Good News Regarding Excess Business Losses For Your Pass-Through Construction Business

If you own a construction business, you know all too well that one or more bad contracts can make or break the financial results for the year. If you were in this scenario for the year ended December 31, 2018, your tax advisor may have been bracing you for the new rules that could limit the deductibility of the potential business operating loss in 2018.  While the limitation on Excess Business Losses, still exists, the IRS has recently issued guidance (and Form 461) that may provide good news.

Excess Business Loss Limitation

Given the speed at which the 2017 Tax Reform Act was passed, it’s not surprising that very little guidance exists regarding the calculation of the Section 461(l), Excess Business Loss Limitation. The IRS’s website, however, provides the following:

An Excess Business Loss is the amount by which the total deductions attributable to all of your trades or businesses exceed your total gross income and gains attributable to those trades or businesses, plus $250,000 (or $500,000 in the case of a joint return).

A “trade or business” can include, but is not limited to:

  • Schedule F (farm) and Schedule C (self-employment) activities.
  • The activity of being an employee.
  • Other business activities reported on Schedule E (rental & pass- through income).
  • Business gains and losses, including pass-through income and losses attributable to the sale of property by a trade or business (Form 4797 and Form 8949).

Excess business losses that are disallowed are treated as a net operating loss carryover to the following taxable year.

This guidance appears to be taxpayer-friendly, given the items that can be included as business income:

  • Salaries and wages of being an employee can offset business losses from other sources. 
  • Capital gains (and losses) reported on Form 8949 – Sales and Other Dispositions of Capital Assets will used to offset ordinary business losses, this could potentially mean that the gain (or loss) from the disposition of interests in partnerships and S corporations may offset business losses.
  • Gains (and losses) from Form 4797- Sales of Business Property are available to offset business losses.

The inclusion of salaries and wages that are attributable to a trade or business is good news, and could potentially increase the deductibility of a loss generated by a pass-through trade or business. For example, if a married taxpayer’s only source of income for the 2018 tax year was $1,000,000 of wages and a tax loss of ($1,500,000) from a 100% owned pass-through construction business, the taxpayer may be able to deduct the entire $1,500,000 pass-through loss on his 2018 individual income tax return.

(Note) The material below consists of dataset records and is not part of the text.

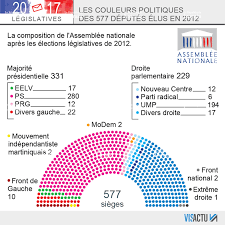 bureau de vote composition composition bureau de vote 58 images bureau constitution d un
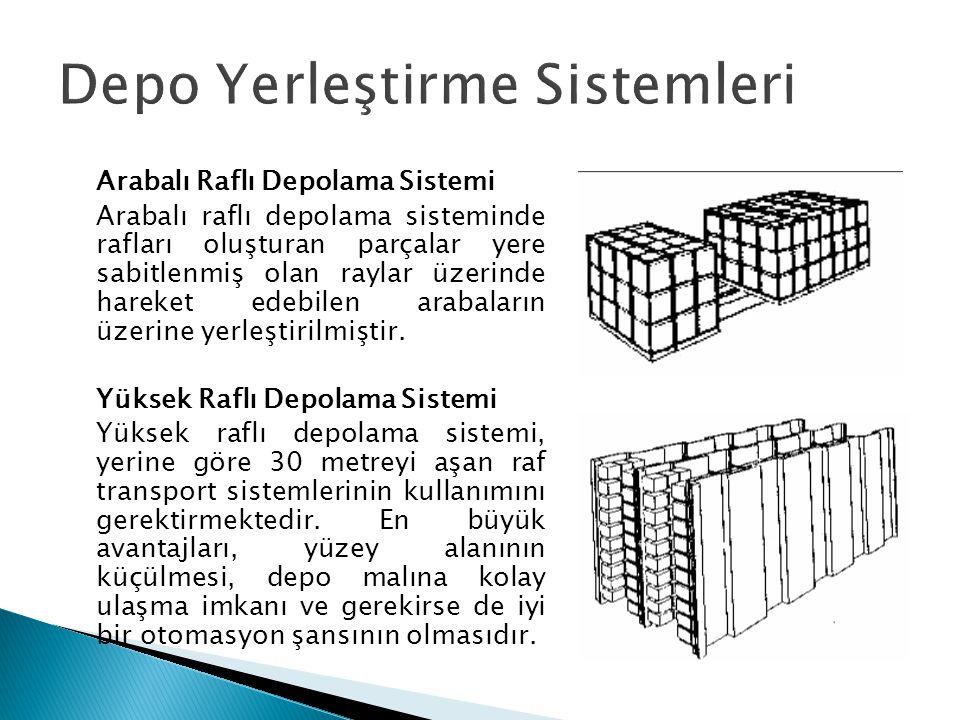 Depo Yerleştirme Sistemleri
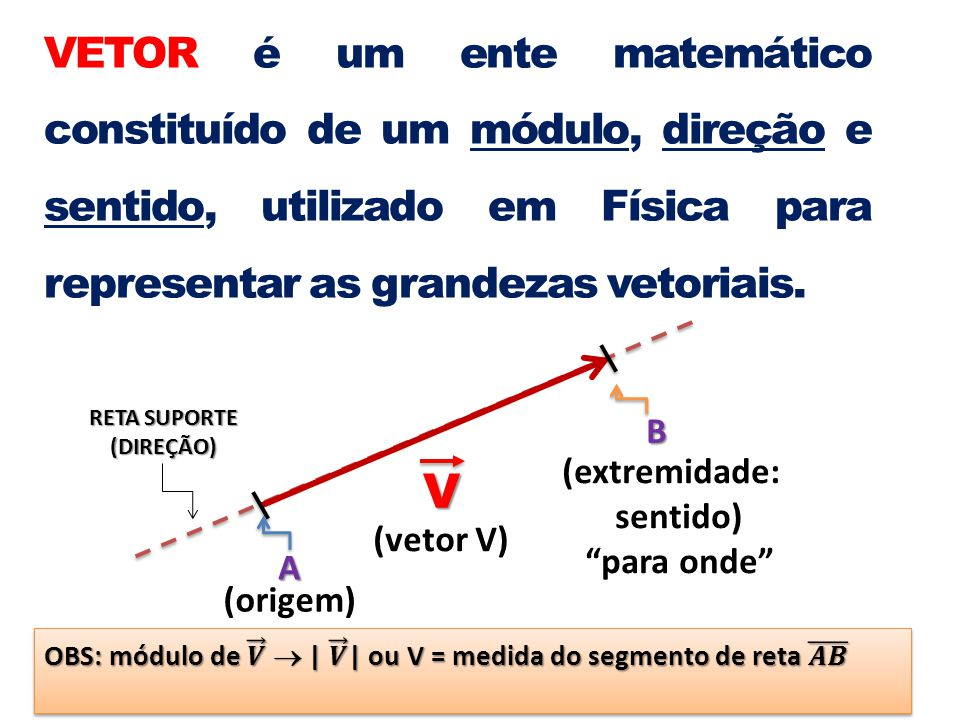 VETOR é um ente matemático constituído de um módulo, direção e sentido, utilizado em Física para representar as grandezas vetoriais.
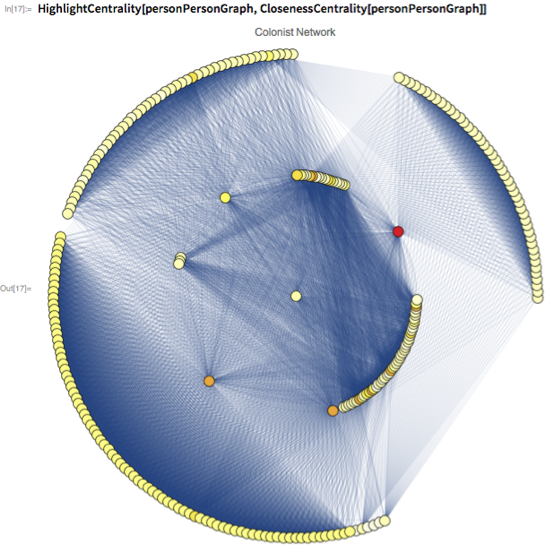 HighlightCentrality[personPersonGraph,   ClosenessCentrality[personPersonGraph]]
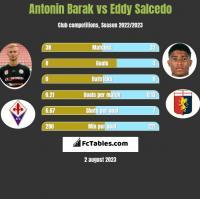 Antonin Barak vs Eddy Salcedo h2h player stats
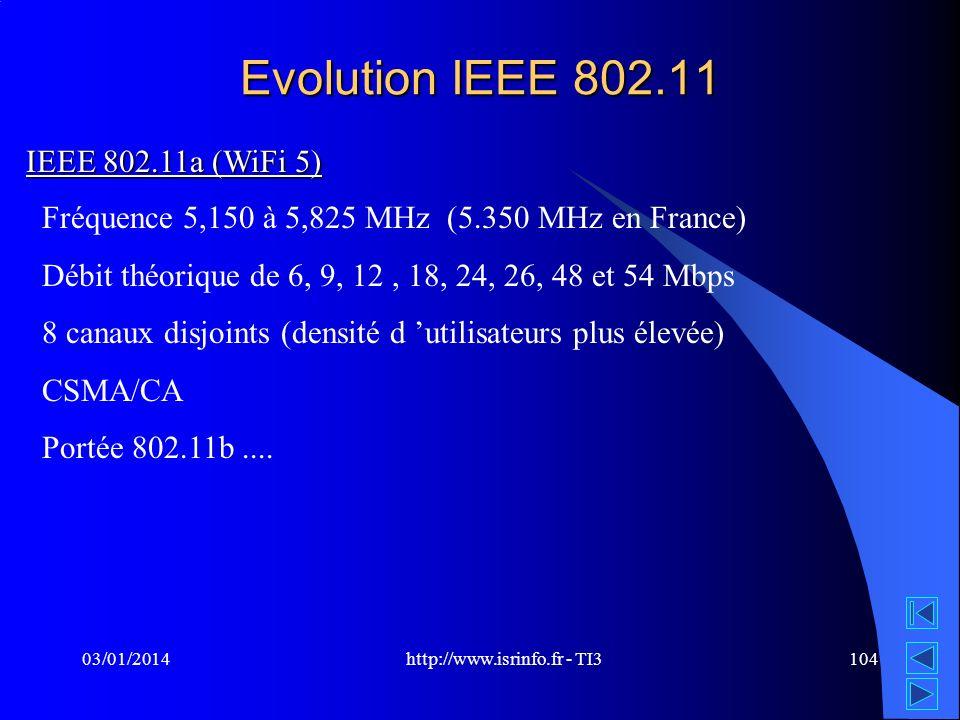 http://www.isrinfo.fr - TI3 03/01/2014104 Evolution IEEE 802.11 Fréquence 5,150 à 5,825 MHz (5.350 MHz en France) Débit théorique de 6, 9, 12, 18, 24,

This is due to the fact that the wages ($1,000,000) could be considered trade or business income and be counted when determining his 2018 net trade or business loss of $500,000 ($1,500,000 - $1,000,000).

It’s important to note that above example has been simplified to illustrate the utilization of wages in calculating excess business loss. The example does not consider “at-risk” and “passive activity” loss limitations that are applied before calculating the amount of excess business losses. The impact of those limitations is beyond the scope of this article.

If you have any questions related to the impact of the excess business losses rules on your construction company, do not hesitate to contact Mark A. DiPietrantonio or another member of the Schneider Downs Construction Industry Group.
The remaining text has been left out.